**Task:** Please retype the passage on waste-free school lunches between "However, schools across" and "not a first.", inclusive, keeping every word and mark unchanged.

**Quoted text:**
◇ ◇ ◇ ◇
Waste-free School Lunches

 If you're a child of the 1980s like me you can probably remember your plastic lunch box with the matching plastic thermos with your favorite cartoon character or hero pictured on the front. I remember the standard lunch menu: PBJ sandwich, an apple, a cheese stick, and a thermos full of milk or water. Lunch was pretty much waste-free for me except for the plastic sandwich bags used to house the sandwich and cheese stick. Once I reached junior high in the early 1990s the appearance of lunch drastically changed: a brown paper bag, a microwaved Hot Pocket, cookies in individual packaging, a soda or disposable bottle of water, and a piece of fruit if my mom was lucky. The difference? As I grew older so did the need for convenience for my mom I guess. What saved time created more waste!

However, schools across the country are adopting waste-free lunch requirements for their students' families to abide by and must obey their simple rule: no plastic sandwich bags of any kind. Schools are requiring students to have reusable aluminum water bottles as well as reusable containers to keep their food in. Others require an actual lunch box too. Schools love it, retailers are ecstatic, and students are more than willing to participate (in fear of being embarrassed or shunned by their peers). There's just one problem: parents don't like it...at least not a first.
◇ ◇ ◇ ◇
**Information shown:**
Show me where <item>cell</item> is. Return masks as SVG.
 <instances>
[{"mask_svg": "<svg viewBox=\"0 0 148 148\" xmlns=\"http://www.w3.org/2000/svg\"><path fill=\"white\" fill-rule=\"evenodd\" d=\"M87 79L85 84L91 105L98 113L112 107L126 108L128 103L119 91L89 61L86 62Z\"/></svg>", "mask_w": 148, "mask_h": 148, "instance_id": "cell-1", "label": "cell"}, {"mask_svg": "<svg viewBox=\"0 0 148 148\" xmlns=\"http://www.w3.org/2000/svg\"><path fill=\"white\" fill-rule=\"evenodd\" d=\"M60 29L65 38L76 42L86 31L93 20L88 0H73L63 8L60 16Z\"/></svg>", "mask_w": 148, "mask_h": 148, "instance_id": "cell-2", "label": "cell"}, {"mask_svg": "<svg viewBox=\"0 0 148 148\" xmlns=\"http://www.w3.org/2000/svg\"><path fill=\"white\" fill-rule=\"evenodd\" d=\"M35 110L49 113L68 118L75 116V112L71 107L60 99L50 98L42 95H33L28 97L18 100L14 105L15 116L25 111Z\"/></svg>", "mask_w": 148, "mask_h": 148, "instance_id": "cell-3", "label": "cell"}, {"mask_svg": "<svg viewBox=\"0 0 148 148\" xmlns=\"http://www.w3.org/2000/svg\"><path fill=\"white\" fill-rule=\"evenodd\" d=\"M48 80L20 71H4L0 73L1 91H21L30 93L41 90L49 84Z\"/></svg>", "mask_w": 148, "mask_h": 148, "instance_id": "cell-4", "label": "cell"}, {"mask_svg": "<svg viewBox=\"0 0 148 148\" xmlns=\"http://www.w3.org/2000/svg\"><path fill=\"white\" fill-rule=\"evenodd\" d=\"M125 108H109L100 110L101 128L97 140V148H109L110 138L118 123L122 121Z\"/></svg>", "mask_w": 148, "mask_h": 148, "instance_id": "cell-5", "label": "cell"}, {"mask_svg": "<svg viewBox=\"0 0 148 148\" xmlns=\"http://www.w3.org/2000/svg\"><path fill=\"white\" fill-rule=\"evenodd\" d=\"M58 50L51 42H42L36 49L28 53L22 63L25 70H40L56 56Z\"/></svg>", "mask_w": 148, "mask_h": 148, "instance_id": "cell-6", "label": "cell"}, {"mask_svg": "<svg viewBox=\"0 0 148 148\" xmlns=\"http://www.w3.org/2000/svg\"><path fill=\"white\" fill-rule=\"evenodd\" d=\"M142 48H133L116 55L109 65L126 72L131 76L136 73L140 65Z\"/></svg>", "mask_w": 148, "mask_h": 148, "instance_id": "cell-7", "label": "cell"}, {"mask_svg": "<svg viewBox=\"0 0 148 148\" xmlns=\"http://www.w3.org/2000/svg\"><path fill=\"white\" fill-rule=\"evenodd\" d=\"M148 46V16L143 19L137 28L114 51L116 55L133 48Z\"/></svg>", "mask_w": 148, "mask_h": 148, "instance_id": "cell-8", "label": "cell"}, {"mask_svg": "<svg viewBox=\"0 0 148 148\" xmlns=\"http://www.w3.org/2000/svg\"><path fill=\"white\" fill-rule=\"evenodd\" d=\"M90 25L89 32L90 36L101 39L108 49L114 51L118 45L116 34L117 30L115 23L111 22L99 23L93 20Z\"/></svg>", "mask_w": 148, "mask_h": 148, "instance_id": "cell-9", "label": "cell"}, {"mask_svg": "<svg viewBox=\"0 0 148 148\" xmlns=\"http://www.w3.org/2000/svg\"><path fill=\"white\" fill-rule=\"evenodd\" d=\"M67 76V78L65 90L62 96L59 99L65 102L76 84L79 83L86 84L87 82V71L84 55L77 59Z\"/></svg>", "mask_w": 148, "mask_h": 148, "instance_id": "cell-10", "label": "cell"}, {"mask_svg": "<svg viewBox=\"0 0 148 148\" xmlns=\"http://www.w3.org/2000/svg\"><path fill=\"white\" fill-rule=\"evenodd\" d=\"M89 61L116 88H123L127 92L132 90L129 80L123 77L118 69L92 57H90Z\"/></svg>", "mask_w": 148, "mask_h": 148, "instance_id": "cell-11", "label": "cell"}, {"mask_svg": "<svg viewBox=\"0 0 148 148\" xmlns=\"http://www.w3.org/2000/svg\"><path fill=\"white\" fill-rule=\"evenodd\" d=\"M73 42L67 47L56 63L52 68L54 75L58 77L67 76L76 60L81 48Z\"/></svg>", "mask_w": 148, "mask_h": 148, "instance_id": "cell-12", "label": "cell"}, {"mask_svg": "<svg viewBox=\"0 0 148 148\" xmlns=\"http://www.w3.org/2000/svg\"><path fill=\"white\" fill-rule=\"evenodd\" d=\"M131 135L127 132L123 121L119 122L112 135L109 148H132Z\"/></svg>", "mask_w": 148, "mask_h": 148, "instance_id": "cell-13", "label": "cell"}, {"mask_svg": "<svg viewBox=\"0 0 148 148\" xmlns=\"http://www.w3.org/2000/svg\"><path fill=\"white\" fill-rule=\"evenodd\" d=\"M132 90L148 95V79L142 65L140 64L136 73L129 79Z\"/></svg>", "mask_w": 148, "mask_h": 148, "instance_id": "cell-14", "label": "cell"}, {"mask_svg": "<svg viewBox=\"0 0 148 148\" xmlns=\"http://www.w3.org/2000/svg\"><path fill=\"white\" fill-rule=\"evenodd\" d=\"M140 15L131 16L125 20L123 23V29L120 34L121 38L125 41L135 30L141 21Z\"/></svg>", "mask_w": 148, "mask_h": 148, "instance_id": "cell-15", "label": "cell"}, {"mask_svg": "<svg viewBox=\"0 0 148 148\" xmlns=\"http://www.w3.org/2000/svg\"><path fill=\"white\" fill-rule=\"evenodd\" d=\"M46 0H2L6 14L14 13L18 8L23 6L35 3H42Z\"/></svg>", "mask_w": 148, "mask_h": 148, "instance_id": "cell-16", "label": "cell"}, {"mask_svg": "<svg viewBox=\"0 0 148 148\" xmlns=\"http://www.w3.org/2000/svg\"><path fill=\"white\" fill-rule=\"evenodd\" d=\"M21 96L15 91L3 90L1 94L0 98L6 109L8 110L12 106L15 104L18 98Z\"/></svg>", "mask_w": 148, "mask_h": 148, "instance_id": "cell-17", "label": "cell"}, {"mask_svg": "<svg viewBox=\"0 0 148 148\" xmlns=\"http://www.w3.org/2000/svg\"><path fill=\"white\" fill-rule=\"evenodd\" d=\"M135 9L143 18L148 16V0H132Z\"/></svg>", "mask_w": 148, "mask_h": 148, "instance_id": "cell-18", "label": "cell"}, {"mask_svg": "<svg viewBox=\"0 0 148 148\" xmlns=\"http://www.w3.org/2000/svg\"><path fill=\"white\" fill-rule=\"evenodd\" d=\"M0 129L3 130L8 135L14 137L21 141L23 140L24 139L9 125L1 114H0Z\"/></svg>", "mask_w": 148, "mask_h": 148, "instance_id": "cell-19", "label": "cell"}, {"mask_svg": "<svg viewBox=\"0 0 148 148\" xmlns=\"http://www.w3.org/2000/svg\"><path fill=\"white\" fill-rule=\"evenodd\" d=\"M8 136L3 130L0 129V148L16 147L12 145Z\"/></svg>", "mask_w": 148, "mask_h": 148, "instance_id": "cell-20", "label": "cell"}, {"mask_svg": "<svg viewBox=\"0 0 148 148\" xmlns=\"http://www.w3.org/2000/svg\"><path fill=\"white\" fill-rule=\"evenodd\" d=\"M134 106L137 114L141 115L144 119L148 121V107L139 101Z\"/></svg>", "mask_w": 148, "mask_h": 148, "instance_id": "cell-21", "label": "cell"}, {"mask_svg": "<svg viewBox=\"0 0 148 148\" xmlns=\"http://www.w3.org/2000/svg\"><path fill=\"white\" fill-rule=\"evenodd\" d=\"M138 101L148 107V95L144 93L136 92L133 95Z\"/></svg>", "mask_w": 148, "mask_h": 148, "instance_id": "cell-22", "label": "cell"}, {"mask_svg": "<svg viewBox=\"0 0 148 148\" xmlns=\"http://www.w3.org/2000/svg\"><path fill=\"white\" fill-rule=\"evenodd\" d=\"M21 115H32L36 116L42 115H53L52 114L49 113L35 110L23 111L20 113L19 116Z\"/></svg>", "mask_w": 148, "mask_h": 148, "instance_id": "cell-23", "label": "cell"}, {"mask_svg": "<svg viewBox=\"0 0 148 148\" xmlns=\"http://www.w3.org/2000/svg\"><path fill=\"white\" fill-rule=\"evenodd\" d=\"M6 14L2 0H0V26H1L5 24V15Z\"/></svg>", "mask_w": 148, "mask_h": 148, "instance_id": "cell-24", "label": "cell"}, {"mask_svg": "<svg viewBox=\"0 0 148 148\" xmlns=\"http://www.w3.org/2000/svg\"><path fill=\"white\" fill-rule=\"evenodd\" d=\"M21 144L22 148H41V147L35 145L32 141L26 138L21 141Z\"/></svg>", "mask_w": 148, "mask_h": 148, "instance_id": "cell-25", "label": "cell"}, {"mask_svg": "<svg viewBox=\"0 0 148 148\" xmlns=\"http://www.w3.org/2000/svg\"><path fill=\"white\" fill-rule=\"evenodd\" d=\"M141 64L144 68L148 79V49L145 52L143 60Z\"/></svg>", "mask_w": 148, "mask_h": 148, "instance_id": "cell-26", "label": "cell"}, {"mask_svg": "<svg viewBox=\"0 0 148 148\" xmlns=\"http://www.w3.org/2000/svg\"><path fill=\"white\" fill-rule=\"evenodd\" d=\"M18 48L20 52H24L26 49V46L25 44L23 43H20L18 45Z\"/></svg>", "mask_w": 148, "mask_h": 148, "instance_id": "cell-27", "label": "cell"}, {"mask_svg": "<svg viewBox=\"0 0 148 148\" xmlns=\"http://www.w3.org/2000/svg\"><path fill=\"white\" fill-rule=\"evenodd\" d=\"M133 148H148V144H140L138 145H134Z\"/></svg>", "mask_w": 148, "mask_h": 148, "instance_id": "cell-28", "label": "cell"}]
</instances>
◇ ◇ ◇ ◇
**Completed task:**
However, schools across the country are adopting waste-free lunch requirements for their students' families to abide by and must obey their simple rule: no plastic sandwich bags of any kind. Schools are requiring students to have reusable aluminum water bottles as well as reusable containers to keep their food in. Others require an actual lunch box too. Schools love it, retailers are ecstatic, and students are more than willing to participate (in fear of being embarrassed or shunned by their peers). There's just one problem: parents don't like it...at least not a first.